Data Source and Study Population
CRC incidence data were obtained from US population-based cancer registries participating in the National Program of Cancer Registries (NPCR) of the Centers for Disease Control and Prevention (CDC) and/or the Surveillance, Epidemiology, and End Results (SEER) Program of the National Cancer Institute (NCI).2, 14 The SEER Program began collecting data in specific geographic regions in 1973. The NPCR was established in 1992 in response to the congressional Cancer Registries Amendment Act (Public Law 102-515).15 Data from both the NPCR and the SEER Program are reported using standardized data items and codes according to the North American Association of Central Cancer Registries.16 Together, these registries cover 100% of the US population. However, because we excluded registries that did not meet high-quality data criteria2 for all study years, 1999 through 2004, our analytic file covered 92% of the US population and represented 44 states and the District of Columbia.
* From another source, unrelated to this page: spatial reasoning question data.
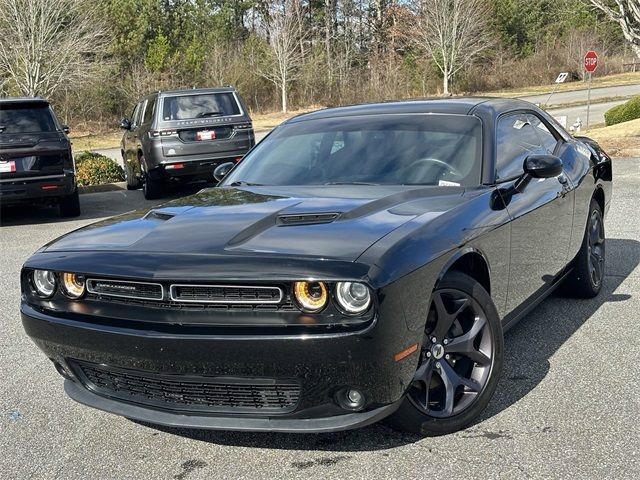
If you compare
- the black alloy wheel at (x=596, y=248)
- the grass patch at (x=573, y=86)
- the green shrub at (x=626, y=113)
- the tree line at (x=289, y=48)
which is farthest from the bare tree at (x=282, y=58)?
the black alloy wheel at (x=596, y=248)

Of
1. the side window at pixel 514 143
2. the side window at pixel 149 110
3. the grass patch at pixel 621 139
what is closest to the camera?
the side window at pixel 514 143

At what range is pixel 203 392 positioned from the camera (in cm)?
321

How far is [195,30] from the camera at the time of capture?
55469 millimetres

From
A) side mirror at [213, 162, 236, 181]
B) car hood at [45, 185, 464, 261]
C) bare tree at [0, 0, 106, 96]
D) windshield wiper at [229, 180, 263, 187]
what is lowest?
Answer: side mirror at [213, 162, 236, 181]

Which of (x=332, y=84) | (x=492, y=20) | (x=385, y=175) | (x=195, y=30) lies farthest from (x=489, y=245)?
(x=492, y=20)

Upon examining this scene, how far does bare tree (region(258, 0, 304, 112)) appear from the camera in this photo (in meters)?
47.7

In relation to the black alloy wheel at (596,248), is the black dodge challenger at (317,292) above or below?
above

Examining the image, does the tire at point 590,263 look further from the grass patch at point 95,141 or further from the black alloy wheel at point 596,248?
the grass patch at point 95,141

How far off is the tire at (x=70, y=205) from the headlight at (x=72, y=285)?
827 cm

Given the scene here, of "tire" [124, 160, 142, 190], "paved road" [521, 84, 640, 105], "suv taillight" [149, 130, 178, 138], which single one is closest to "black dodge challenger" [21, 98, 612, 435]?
"suv taillight" [149, 130, 178, 138]

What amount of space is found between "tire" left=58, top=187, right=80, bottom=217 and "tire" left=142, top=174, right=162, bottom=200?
159cm

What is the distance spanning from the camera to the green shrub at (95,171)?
1538 centimetres

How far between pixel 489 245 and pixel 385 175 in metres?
0.82

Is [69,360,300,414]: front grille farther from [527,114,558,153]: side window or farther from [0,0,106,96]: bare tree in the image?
[0,0,106,96]: bare tree
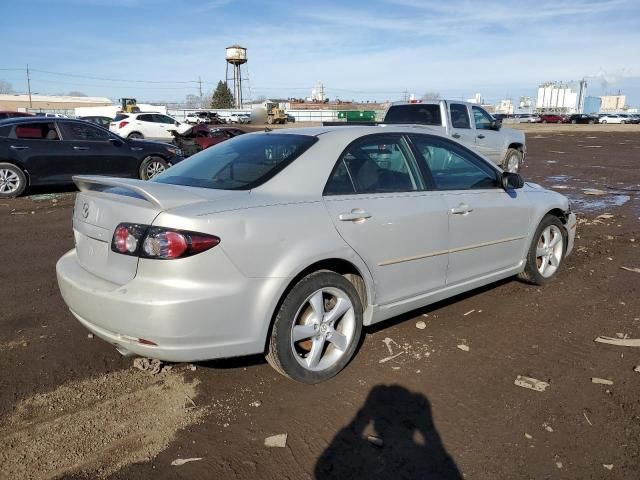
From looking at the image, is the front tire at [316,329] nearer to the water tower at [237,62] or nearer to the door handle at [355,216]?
the door handle at [355,216]

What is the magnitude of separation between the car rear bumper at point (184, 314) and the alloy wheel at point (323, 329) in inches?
12.3

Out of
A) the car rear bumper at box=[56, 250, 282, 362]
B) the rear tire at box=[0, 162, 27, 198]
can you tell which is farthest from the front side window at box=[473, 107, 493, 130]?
the car rear bumper at box=[56, 250, 282, 362]

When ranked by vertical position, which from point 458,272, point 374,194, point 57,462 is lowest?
point 57,462

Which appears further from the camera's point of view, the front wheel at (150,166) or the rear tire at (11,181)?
the front wheel at (150,166)

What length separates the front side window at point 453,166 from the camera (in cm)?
419

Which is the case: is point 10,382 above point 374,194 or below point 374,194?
below

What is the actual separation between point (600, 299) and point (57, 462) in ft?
14.9

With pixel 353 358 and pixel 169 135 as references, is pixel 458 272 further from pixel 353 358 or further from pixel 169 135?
pixel 169 135

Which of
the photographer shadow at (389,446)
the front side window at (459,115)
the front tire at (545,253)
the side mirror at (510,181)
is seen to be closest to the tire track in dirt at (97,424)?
the photographer shadow at (389,446)

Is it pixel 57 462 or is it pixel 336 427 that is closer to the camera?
pixel 57 462

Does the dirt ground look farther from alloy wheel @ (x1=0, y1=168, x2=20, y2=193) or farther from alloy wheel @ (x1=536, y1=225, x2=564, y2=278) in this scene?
alloy wheel @ (x1=0, y1=168, x2=20, y2=193)

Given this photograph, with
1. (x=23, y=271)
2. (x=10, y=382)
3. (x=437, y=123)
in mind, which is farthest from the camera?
(x=437, y=123)

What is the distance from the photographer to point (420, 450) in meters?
2.77

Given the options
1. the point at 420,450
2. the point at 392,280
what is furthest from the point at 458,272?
the point at 420,450
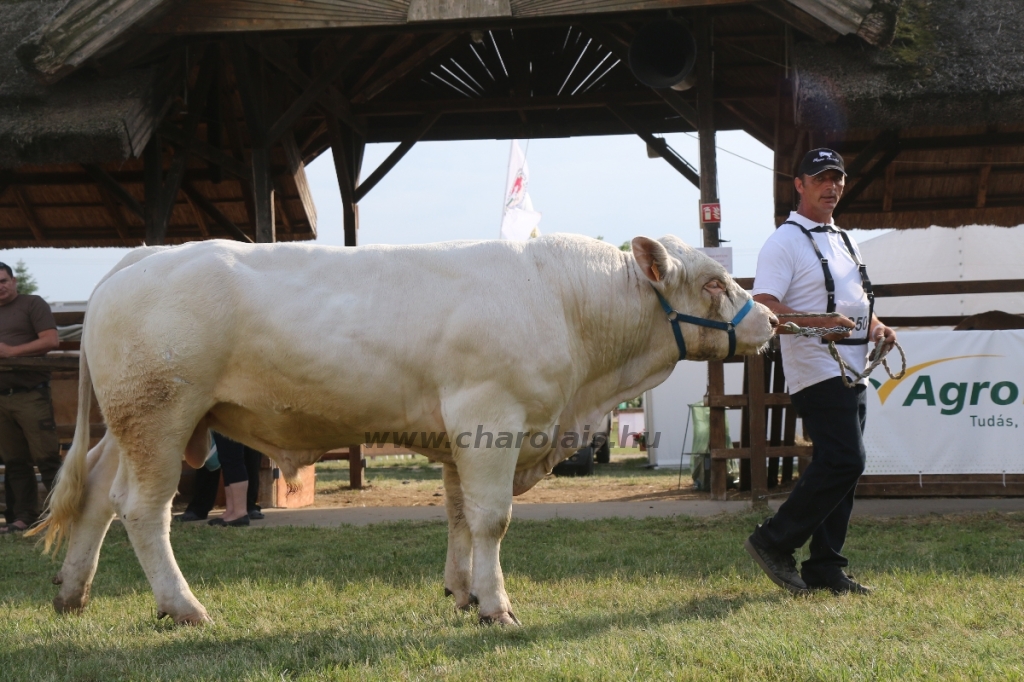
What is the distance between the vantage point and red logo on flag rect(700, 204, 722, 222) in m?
9.55

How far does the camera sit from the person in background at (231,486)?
8625 mm

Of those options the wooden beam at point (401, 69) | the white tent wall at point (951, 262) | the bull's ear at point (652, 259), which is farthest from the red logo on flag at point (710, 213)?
the white tent wall at point (951, 262)

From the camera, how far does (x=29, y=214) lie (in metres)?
13.4

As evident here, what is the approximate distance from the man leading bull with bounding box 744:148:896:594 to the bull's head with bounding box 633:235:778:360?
0.46 ft

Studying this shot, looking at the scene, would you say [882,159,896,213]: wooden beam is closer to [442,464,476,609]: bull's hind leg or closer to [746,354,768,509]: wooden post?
[746,354,768,509]: wooden post

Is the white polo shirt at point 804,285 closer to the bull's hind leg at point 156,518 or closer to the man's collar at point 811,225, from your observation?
the man's collar at point 811,225

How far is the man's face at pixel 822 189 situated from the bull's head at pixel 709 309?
24.2 inches

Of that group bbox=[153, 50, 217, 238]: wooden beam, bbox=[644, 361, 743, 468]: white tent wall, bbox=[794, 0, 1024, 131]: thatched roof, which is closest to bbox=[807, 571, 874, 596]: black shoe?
bbox=[794, 0, 1024, 131]: thatched roof

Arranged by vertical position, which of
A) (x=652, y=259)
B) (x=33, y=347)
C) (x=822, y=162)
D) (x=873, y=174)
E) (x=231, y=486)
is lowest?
(x=231, y=486)

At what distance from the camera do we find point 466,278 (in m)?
4.64

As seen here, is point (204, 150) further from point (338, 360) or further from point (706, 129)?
point (338, 360)

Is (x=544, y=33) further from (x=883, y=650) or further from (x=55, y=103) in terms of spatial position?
(x=883, y=650)

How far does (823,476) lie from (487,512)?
5.44 ft

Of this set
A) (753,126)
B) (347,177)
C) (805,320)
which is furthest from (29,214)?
(805,320)
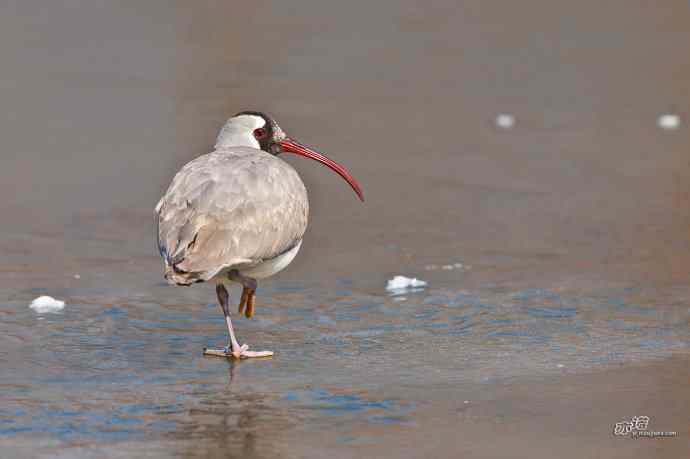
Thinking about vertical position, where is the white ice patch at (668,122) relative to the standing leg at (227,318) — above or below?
above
Data for the population denominators that were used to calculate incidence rates were derived from the 2000 US Census.2 The data used for this study were reported to the CDC as of January 31, 2007 and to the NCI as of November 1, 2006. The NPCR Cancer Surveillance System was approved for research (protocol 2594) by the CDC Institutional Review Board.
Definition of Variables
Incidence rates were stratified by age, sex, race/ethnicity, anatomic subsite, and stage at diagnosis. We analyzed data in 5-year age groups (ages 40-44 years, 45-49 years, 50-64 years, and ≥65 years). Individuals aged <40 years were excluded from the analysis because of small overall case counts for the combined years. We used these age categories to assess the burden of disease in individuals for whom early screening has been recommended (aged ≥45 years) and those for whom screening currently is recommended (aged ≥50 years), for the pre-Medicare and Medicare-eligible populations. Racial groups were defined as white, African American, Asian or Pacific Islander (API), American Indian/Alaska Native (AI/AN), and “all races,” which also included individuals of other or unknown race. Race and ethnicity categories were not mutually exclusive. Ethnicity was defined as Hispanic and non-Hispanic.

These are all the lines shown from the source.